Im gut gefüllten Jugendstilsaal begrüßt Geschäftsführer Thomas Brobeil rund 200 Tagungsgäste zum 25. Rottweiler Herbstsymposium. Foto: Schröder Foto: Schwarzwälder-Bote

Medizin: Experten informieren bei Tagung zum Thema "Gehirn – Geist – Seele" über ihre Fachgebiete

Das 25. Rottweiler Herbstsymposium stand unter dem Leitthema "Gehirn – Geist – Seele: Moderne Psychiatrie im Vinzenz-von-Paul-Hospital".

Rottweil. Geschäftsführer Thomas Brobeil hob hervor, dass das Herbstsymposium seit 25 Jahren zum unverzichtbaren Programm des Hospitals gehöre und eine gute Möglichkeit zum Informationstransfer zwischen Klinik, Fachdiensten, niedergelassenen Ärzten und interessiertem Publikum biete. Das Themenspektrum reichte von sucht- oder gesundheitspolitischen Fragestellungen über neue neurobiologische Konzepte und bewährte Interventionen bis hin zu trauma-assoziierten Schmerzzuständen und ihren Behandlungsmöglichkeiten.

Rainer Thomasius, Professor an der Uniklinik Hamburg-Eppendorf, referierte zur Frage einer möglichen Legalisierung von Cannabis.

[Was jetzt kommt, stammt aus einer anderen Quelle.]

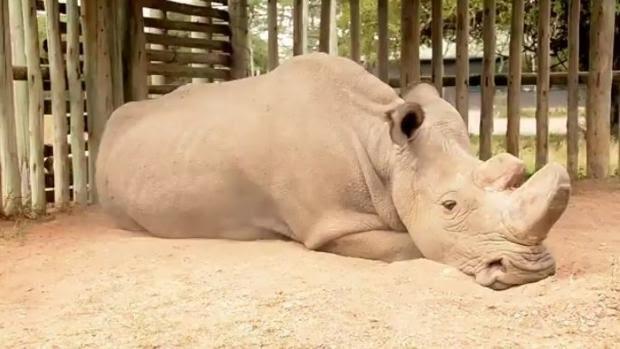 Muere el último rinoceronte macho blanco del norte en el mundo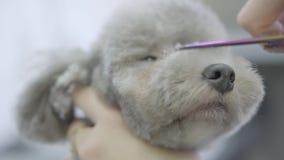 Прелестная собака в любимце парикмахера Салон холить любимчика Близкий поднимающий вверх groomer режет волосы на наморднике небол видеоматериал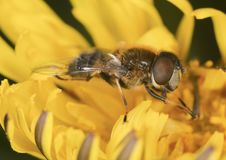 Free Flowerfly Feeding On A Dandelion. Royalty Free Stock Photos - 14610058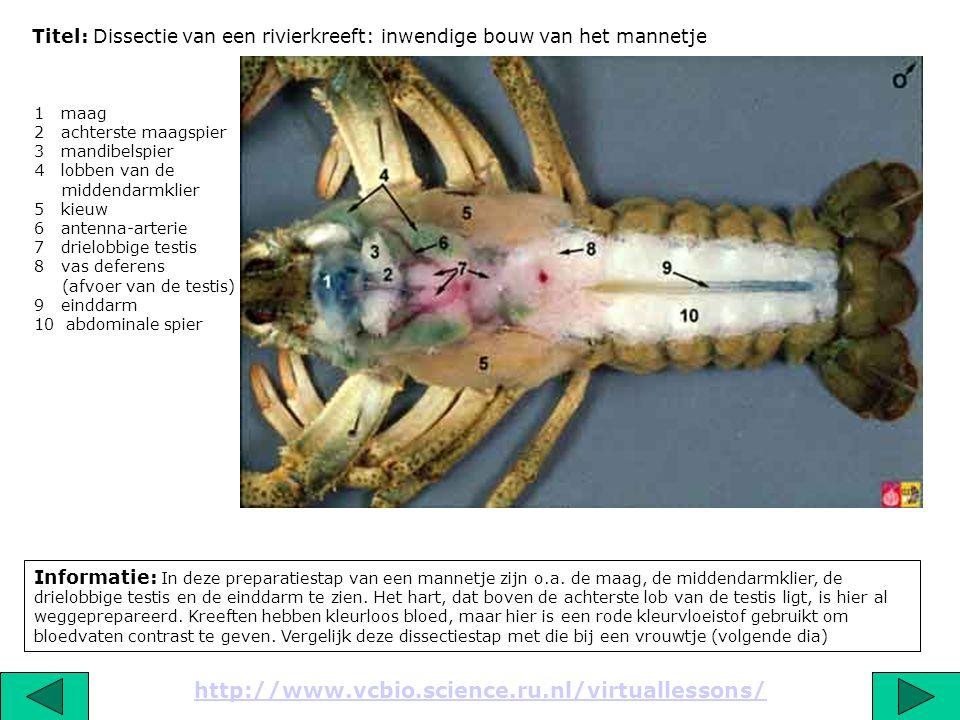 Titel: Dissectie van een rivierkreeft: inwendige bouw van het mannetje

Er wandte sich gegen eine Verharmlosung des Cannabiskonsums und wies nachdrücklich auf die Gefahren besonders bei Jugendlichen hin, heißt es in einer Mitteilung.

Studien zeigten, dass der Konsum von Cannabis zu Entwicklungsschäden des Gehirns mit Intelligenzeinbußen und Motivationsstörungen führen kann. Gegenüber einer viel diskutierten Einführung der Altersschranke für Jugendliche zeigte sich Thomasius skeptisch. So würden auch Alkoholika heute schon von Älteren an Jüngere weitergegeben, und Testkäufe belegten, dass die gesetzliche Regelung massenhaft unterlaufen werde.

Für suchtgefährdete Jugendliche sprach er sich statt für Strafverfolgung für mehr Therapieangebote und den Ausbau von Präventionsmaßnahmen aus.

Sinnvoll hingegen könne der Einsatz von Cannabis bei chronischen Schmerzen und spastischen Lähmungen bei multipler Sklerose sein. Hier müsse im Einzelfall eine Nutzen-Risiko-Abwägung erfolgen.

Hirnstimulation hilft Schwerstdepressiven

In seinem sowohl kurzweiligen als auch anschaulichen Vortrag "Update EKT" gab dann Alexander Sartorius vom Zentrum für seelische Gesundheit Mannheim einen Überblick über die Entstehungsgeschichte der Elektrokrampftherapie (EKT) und über den Stellenwert dieser Behandlungsmethode.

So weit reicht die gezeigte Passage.